Global fitting of Im7+Spy kinetic data. (a) The global fitting was built upon the well-characterized mechanism^– for Im7 folding in the absence of Spy (black path). The experimental fluorescence traces for Spy binding to Im7-WT and Im7-WT folding in the presence of Spy (Fig. 4) were globally fit to different mechanisms containing various combinations of the steps in red. In the global fitting, the equilibrium constant for the Im7_U to Im7_I step (K_UI = k_UI/k_IU) and the forward and reverse rate constants for the Im7_I to Im7_N step were fixed to the values determined from the urea dependence of Im7 folding in the absence of Spy (Supplementary Fig. 5). (b, c) Attempted global fitting to the mechanism that omits and allows, respectively, the folding of Im7 while bound to Spy. For clarity, only the traces for Im7 folding in the presence of Spy are shown. The black lines in the plots are the best fit to the data. The mechanism that completely omits folding of Im7 while bound to Spy (b) fails to fit the data, whereas the mechanism that allows folding of Im7 while bound (c) can successfully fit the data.
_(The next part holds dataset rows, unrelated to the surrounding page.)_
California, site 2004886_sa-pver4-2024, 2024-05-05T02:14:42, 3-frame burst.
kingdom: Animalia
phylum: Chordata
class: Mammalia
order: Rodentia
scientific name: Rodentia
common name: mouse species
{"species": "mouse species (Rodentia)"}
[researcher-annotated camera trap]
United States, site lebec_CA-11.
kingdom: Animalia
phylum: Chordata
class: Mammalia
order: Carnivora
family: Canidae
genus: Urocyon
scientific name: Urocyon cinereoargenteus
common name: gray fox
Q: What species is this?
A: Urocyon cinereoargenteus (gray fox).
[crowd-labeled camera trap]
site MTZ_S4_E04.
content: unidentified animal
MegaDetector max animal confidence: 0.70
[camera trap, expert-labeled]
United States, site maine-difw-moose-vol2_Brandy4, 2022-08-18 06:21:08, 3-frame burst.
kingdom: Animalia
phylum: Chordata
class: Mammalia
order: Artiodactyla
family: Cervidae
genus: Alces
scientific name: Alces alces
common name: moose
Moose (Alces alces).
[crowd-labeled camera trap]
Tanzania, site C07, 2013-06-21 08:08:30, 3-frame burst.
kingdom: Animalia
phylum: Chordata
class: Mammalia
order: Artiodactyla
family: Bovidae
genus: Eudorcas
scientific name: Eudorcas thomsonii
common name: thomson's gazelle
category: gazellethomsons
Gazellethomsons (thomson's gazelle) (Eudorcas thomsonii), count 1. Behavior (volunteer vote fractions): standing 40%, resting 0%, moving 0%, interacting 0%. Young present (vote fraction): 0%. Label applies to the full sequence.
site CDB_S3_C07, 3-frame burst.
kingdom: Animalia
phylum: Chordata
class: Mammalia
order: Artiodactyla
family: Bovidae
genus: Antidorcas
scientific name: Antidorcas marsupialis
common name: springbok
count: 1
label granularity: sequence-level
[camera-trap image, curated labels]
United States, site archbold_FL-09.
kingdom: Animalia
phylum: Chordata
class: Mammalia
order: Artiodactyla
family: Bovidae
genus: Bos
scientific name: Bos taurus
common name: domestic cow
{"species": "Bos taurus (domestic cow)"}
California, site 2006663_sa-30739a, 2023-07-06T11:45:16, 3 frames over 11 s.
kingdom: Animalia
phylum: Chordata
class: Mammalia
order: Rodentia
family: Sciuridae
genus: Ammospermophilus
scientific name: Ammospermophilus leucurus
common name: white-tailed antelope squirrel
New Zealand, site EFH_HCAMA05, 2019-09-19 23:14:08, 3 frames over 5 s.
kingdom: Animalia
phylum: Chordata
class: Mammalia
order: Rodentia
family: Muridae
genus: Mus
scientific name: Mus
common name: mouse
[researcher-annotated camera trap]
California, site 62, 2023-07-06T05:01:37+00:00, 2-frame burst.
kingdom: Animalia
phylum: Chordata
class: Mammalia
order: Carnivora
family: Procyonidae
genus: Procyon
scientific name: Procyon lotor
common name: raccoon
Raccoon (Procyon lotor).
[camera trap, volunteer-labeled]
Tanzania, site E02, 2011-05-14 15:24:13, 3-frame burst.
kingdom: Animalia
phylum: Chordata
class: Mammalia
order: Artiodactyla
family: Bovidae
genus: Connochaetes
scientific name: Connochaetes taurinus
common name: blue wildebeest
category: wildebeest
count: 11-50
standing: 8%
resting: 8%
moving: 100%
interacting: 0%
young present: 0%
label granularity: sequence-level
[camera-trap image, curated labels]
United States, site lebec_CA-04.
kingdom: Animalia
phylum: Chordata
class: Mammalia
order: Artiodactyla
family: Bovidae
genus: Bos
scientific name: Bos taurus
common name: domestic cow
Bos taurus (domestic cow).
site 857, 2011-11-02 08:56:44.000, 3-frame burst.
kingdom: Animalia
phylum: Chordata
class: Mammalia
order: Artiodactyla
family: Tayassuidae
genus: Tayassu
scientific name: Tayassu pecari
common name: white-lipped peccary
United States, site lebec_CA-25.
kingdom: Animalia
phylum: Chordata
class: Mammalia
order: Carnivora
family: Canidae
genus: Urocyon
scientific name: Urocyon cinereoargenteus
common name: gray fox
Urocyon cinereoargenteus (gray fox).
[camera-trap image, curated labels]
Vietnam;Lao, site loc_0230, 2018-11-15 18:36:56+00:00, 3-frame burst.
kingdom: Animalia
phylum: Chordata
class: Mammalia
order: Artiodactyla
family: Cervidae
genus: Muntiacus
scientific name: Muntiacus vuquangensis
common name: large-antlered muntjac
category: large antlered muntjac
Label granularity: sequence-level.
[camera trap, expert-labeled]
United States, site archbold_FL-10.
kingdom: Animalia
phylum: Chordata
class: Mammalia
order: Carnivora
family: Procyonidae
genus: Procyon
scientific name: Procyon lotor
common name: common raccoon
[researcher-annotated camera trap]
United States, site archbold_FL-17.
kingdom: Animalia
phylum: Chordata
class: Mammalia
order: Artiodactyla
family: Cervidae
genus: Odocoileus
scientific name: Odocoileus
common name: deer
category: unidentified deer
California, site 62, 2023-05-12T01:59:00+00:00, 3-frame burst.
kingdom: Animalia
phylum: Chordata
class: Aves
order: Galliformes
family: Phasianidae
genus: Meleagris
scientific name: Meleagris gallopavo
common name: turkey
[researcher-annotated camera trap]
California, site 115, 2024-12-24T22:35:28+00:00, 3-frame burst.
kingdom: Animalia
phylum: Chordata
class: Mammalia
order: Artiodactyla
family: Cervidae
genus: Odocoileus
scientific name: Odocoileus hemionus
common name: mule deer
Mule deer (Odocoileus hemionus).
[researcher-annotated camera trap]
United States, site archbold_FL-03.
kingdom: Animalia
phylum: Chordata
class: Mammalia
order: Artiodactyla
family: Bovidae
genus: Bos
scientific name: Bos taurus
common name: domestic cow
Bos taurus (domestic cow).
Global fitting to additional mechanisms and the best fit for the Spy binding Im7-WT data can be found in Supplementary Fig. 6.

Figure 6

Proposed mechanism for how Spy inhibits aggregation and assists protein folding in vivo. Clockwise from the bottom left (native substrate protein), exposure to chemical stress (denoted by the pink box) causes proteins in the periplasm of Escherichia coli to unfold. The stress induces the production of Spy, which rapidly associates with its substrate proteins, thereby preventing their aggregation. Once the stress is removed (denoted by the light blue box), dilution of Spy through cell growth or degradation lowers the Spy concentration, allowing the native substrate protein to be released.